Give the data again exactly, from its opening line through the line in which "A: Mouse (Mus)." appears.

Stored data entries
################

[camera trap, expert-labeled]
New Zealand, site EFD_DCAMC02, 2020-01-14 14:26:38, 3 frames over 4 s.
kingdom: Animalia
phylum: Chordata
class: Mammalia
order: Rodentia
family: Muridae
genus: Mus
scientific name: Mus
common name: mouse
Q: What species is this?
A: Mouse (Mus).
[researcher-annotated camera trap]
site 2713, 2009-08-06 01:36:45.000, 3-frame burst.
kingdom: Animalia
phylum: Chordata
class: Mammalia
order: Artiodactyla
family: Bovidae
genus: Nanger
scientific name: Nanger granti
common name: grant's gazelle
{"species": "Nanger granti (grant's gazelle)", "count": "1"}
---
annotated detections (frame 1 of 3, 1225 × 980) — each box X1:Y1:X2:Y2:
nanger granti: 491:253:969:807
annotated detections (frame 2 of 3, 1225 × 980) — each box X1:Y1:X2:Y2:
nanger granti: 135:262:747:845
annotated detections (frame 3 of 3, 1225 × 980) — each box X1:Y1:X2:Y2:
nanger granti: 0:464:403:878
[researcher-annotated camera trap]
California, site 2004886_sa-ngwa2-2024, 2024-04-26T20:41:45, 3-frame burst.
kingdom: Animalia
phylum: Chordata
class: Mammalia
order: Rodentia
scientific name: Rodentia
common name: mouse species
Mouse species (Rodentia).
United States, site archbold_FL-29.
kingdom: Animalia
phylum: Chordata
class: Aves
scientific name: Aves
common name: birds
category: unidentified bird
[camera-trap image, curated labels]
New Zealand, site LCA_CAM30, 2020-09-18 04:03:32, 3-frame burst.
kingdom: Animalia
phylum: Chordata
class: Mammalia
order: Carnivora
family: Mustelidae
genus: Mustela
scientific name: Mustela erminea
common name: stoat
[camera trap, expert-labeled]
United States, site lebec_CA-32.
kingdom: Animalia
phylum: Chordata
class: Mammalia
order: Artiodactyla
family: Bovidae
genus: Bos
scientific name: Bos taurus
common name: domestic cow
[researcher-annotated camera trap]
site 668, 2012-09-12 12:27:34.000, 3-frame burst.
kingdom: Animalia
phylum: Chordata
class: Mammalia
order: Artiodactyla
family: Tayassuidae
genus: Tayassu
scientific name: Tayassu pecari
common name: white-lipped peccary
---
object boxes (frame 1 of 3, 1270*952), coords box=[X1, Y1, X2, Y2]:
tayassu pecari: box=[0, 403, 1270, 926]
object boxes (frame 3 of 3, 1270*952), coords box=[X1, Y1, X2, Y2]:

################

● Expected output:
[camera trap, expert-labeled]
New Zealand, site EFD_DCAMC02, 2020-01-14 14:26:38, 3 frames over 4 s.
kingdom: Animalia
phylum: Chordata
class: Mammalia
order: Rodentia
family: Muridae
genus: Mus
scientific name: Mus
common name: mouse
Q: What species is this?
A: Mouse (Mus).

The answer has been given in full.